Edit: I wanted to add that I didn't intent to focus on whether the data is shared. I think FB having and using it is bad enough, especially if they're ubiquitous. Also, once anyone creates such data, other entities such as governments will seek to obtain it and likely do so eventually.

3 comments

Anonymous data is one identifier or clever match away from identification. This is particularly severe for sites/services/hardware that records audio (man, who would knowingly allow that kind of abuse??), but it can apply to mouse tracking too. Mouse tracking fingerprints could be used to re-identify all sorts of other things.
It depends how much data is collected in the first place, and how much is available to the person trying to break anonymization. If I'm not mistaken, everything is deanonymizable with global traffic analysis.
For some people, there is no difference ultimately. Because it's not that they aren't doing anything malicious with the collected data now, it's about the fact that they CAN do it if they desire to (ethical or not) in the future--the data is being collected, stored (perhaps indefinitely), and will always be accessible. In a world where capitalism reigns, to think that any large corporate business would treat our data with the best care and in our bests interests seems a little silly. I have always held the belief that businesses are not people and it's reasonable to expect that businesses may not be inclined to always do the right thing, especially if it gains them more money and power.
I'm picturing the minimum being a system that collects nothing more than a mouse movements, rather than also IP address, full URL, user account, and other details that could easily tie it to a person. I mean more the minimum as an abstract ideal, than something anyone actually does.
There is no such thing as anonymous data. The belief that something is anonymous is simply an aspect of statistical ignorance or naiveté.

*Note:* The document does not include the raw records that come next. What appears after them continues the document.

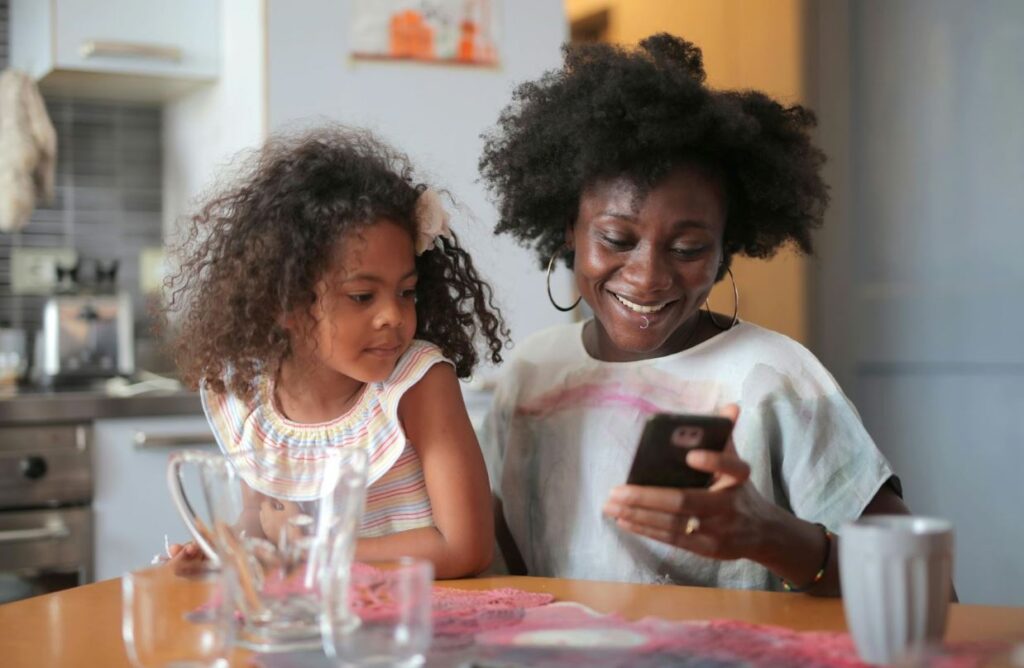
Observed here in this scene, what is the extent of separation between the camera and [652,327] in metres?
1.40

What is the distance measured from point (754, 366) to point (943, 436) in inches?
67.6

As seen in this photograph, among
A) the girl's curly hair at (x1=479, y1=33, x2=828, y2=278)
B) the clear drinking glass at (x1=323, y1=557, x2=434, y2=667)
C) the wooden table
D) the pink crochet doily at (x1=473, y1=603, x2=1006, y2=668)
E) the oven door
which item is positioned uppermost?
the girl's curly hair at (x1=479, y1=33, x2=828, y2=278)

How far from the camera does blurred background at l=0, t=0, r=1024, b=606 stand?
2.51m

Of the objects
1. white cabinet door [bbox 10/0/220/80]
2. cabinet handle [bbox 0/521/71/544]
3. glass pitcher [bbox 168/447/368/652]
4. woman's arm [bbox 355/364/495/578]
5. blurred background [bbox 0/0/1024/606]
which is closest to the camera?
glass pitcher [bbox 168/447/368/652]

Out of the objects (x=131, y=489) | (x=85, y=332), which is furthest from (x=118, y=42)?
(x=131, y=489)

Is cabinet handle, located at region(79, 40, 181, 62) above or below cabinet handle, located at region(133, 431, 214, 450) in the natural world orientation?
above

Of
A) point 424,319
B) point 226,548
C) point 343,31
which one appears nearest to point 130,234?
point 343,31

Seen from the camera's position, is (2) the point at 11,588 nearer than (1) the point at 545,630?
No

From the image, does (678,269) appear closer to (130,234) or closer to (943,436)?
(943,436)

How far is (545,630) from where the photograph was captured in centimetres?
101

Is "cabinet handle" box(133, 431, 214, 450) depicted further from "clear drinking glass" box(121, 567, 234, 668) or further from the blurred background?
"clear drinking glass" box(121, 567, 234, 668)

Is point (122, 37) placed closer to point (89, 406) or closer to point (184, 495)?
point (89, 406)

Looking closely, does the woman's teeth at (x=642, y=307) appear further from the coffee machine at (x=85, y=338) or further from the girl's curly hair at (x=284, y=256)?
the coffee machine at (x=85, y=338)

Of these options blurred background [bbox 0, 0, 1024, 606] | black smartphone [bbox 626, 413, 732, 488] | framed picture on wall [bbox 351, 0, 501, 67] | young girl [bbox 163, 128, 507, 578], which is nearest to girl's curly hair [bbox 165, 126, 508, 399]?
young girl [bbox 163, 128, 507, 578]
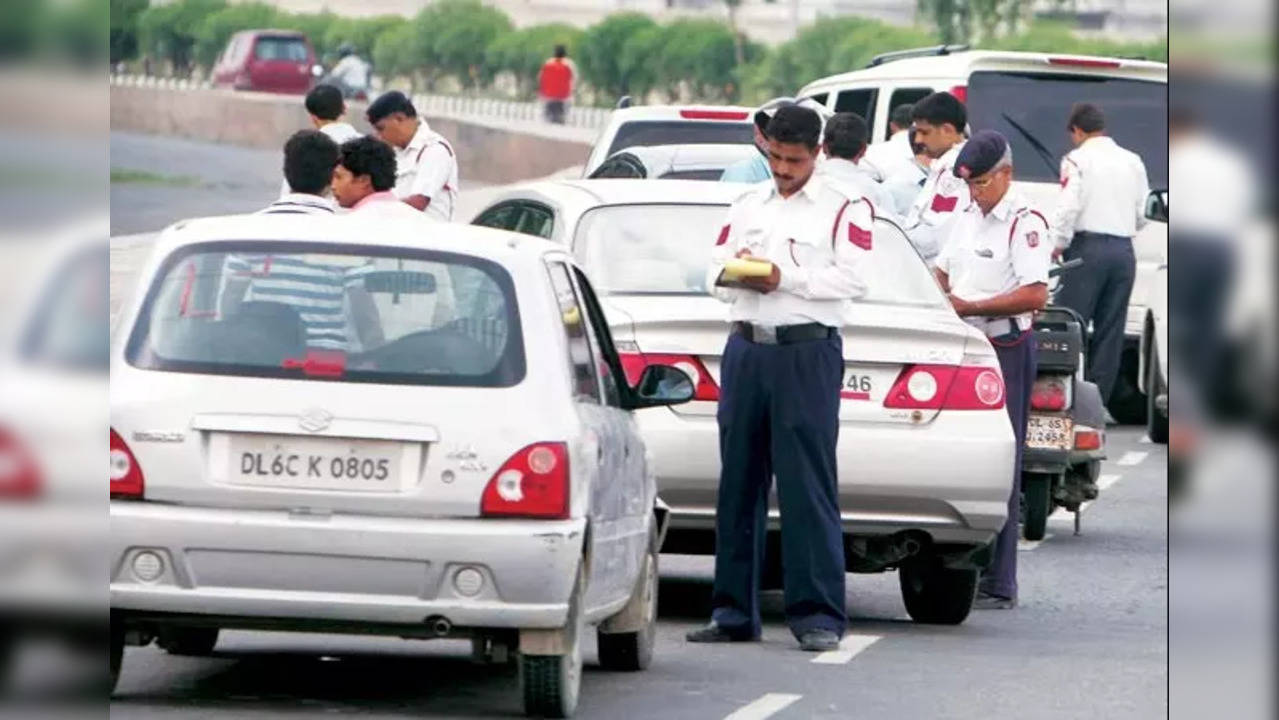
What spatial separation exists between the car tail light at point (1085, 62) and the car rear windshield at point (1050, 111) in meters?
0.10

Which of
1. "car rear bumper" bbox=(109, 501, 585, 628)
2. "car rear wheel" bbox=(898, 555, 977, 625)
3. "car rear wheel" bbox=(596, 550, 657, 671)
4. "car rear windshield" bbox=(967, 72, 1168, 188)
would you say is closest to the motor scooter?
"car rear wheel" bbox=(898, 555, 977, 625)

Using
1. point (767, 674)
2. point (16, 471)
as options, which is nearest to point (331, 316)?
point (767, 674)

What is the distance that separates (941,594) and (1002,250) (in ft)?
4.51

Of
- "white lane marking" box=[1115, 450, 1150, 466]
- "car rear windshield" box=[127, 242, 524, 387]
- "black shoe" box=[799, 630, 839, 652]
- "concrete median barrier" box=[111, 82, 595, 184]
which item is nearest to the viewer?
"car rear windshield" box=[127, 242, 524, 387]

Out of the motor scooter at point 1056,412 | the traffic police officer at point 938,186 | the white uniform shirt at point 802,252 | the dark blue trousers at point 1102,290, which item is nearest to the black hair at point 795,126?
the white uniform shirt at point 802,252

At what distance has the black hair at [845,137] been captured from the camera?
13336mm

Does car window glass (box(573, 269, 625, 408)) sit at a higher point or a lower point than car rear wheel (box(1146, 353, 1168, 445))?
higher

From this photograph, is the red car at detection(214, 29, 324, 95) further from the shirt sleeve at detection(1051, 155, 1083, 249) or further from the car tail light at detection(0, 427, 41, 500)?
the car tail light at detection(0, 427, 41, 500)

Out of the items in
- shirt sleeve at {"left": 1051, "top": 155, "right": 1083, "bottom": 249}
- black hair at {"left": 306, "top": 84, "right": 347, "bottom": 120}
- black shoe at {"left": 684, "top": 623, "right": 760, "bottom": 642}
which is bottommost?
black shoe at {"left": 684, "top": 623, "right": 760, "bottom": 642}

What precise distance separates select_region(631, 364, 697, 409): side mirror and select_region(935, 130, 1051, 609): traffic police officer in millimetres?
2736

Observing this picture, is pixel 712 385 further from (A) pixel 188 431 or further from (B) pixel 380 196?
(A) pixel 188 431

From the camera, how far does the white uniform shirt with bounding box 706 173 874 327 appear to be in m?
9.10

And, since we can't know in advance all the ways data can be combined, recombined, projected, and analyzed there is no such thing as informed consent to use said data unless specifically restricted to a single analysis using only given data.

I realize this, but I can picture a bare minimum store of heatmap generated data that would be extremely difficult to use for anything other than knowing what people on the website clicked on. Indeed, the more info collected, the more likely someone can combine it with other data to make broader conclusions.

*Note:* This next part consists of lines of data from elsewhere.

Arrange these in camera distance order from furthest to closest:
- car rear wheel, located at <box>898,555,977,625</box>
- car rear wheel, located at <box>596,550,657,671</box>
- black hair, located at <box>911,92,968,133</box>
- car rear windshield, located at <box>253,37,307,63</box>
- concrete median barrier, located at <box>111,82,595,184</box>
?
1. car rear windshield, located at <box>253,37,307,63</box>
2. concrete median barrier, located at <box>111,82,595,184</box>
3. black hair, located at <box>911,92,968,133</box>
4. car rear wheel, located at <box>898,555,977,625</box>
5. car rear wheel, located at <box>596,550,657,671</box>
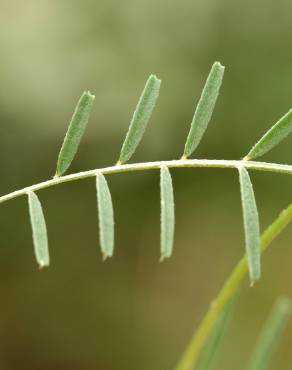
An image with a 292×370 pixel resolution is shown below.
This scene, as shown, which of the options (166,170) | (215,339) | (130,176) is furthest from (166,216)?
(130,176)

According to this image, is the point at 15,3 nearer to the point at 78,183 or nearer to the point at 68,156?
the point at 78,183

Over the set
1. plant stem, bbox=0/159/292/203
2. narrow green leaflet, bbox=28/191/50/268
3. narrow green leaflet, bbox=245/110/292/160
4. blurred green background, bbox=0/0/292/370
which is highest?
narrow green leaflet, bbox=245/110/292/160

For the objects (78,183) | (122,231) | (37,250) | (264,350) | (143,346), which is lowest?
(143,346)

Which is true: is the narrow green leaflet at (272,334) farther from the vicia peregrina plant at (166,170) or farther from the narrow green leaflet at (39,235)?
the narrow green leaflet at (39,235)

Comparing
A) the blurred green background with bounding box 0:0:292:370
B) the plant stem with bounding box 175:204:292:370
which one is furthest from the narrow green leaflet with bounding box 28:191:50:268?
the blurred green background with bounding box 0:0:292:370

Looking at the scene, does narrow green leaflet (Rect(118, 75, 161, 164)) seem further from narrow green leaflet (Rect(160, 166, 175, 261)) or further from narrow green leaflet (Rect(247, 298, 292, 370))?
narrow green leaflet (Rect(247, 298, 292, 370))

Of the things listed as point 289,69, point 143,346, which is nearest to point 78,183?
point 143,346

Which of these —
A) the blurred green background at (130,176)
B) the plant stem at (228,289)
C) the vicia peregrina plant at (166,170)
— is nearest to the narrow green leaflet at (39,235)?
the vicia peregrina plant at (166,170)
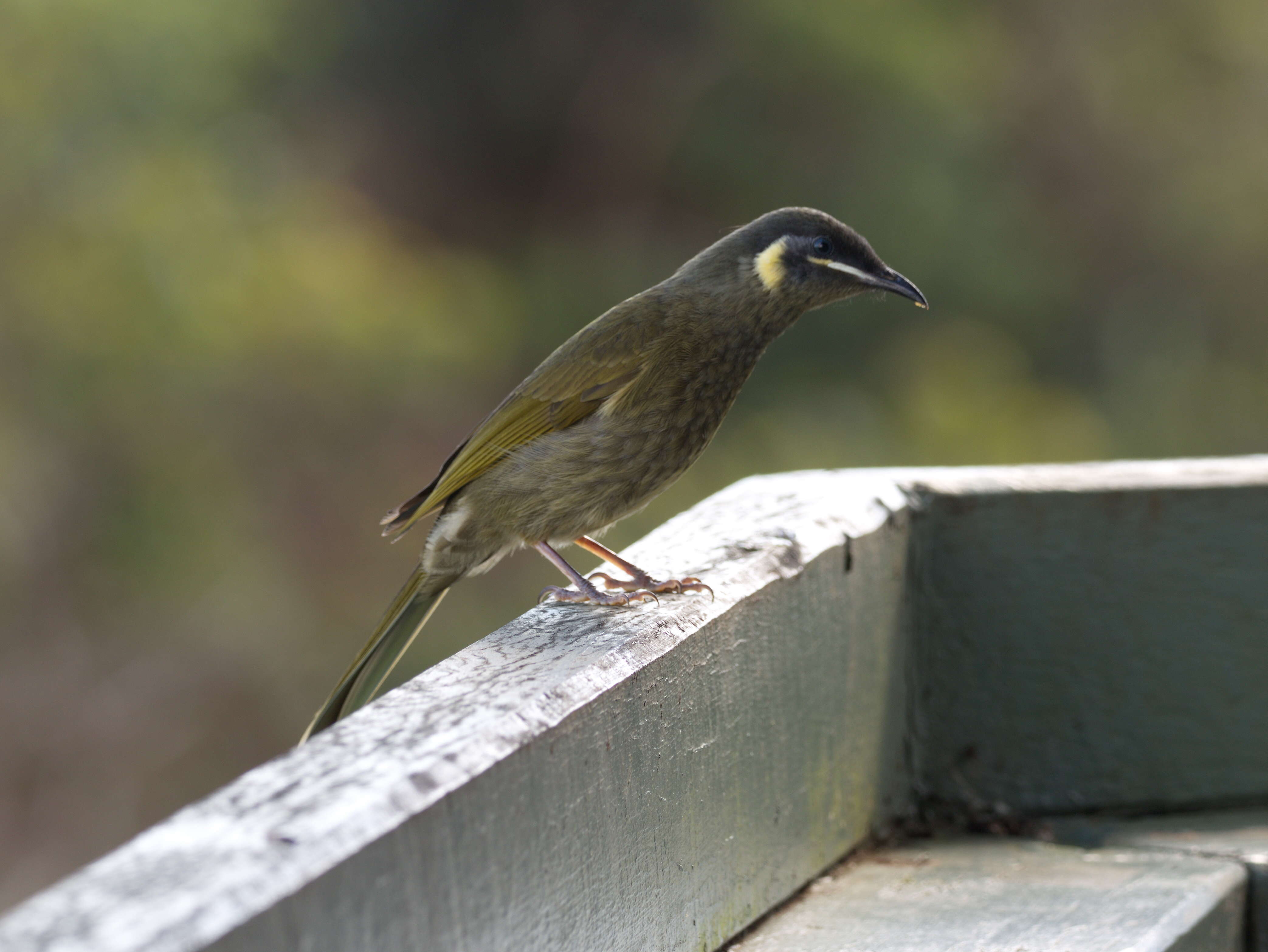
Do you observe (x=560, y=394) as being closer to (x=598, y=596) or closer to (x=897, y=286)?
(x=598, y=596)

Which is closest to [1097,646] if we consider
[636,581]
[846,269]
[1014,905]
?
[1014,905]

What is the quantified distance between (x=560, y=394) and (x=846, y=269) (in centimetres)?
65

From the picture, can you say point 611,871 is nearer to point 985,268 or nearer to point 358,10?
point 985,268

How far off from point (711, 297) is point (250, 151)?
9455 mm

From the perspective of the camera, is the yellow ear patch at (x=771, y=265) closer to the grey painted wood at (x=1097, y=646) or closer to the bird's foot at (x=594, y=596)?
the grey painted wood at (x=1097, y=646)

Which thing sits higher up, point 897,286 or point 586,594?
point 897,286

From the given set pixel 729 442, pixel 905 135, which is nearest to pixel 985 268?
pixel 905 135

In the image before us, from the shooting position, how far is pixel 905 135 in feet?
44.1

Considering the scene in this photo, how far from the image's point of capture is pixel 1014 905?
246 cm

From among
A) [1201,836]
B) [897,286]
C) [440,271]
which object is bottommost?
[1201,836]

Such as, any time you store a precise time in connection with user actions that has privacy implications. I picture simply not recording the time or exact URL. If the system is designed without any sort of privacy in mind, and just records whatever data is convenient and too much, that's easier to abuse than one that intentionally records a minimum with privacy in mind. I agree it's amazing the way all of this can be subverted, and yes, I realize that HN is stocked with data scientists who are more knowledgeable about this than I am.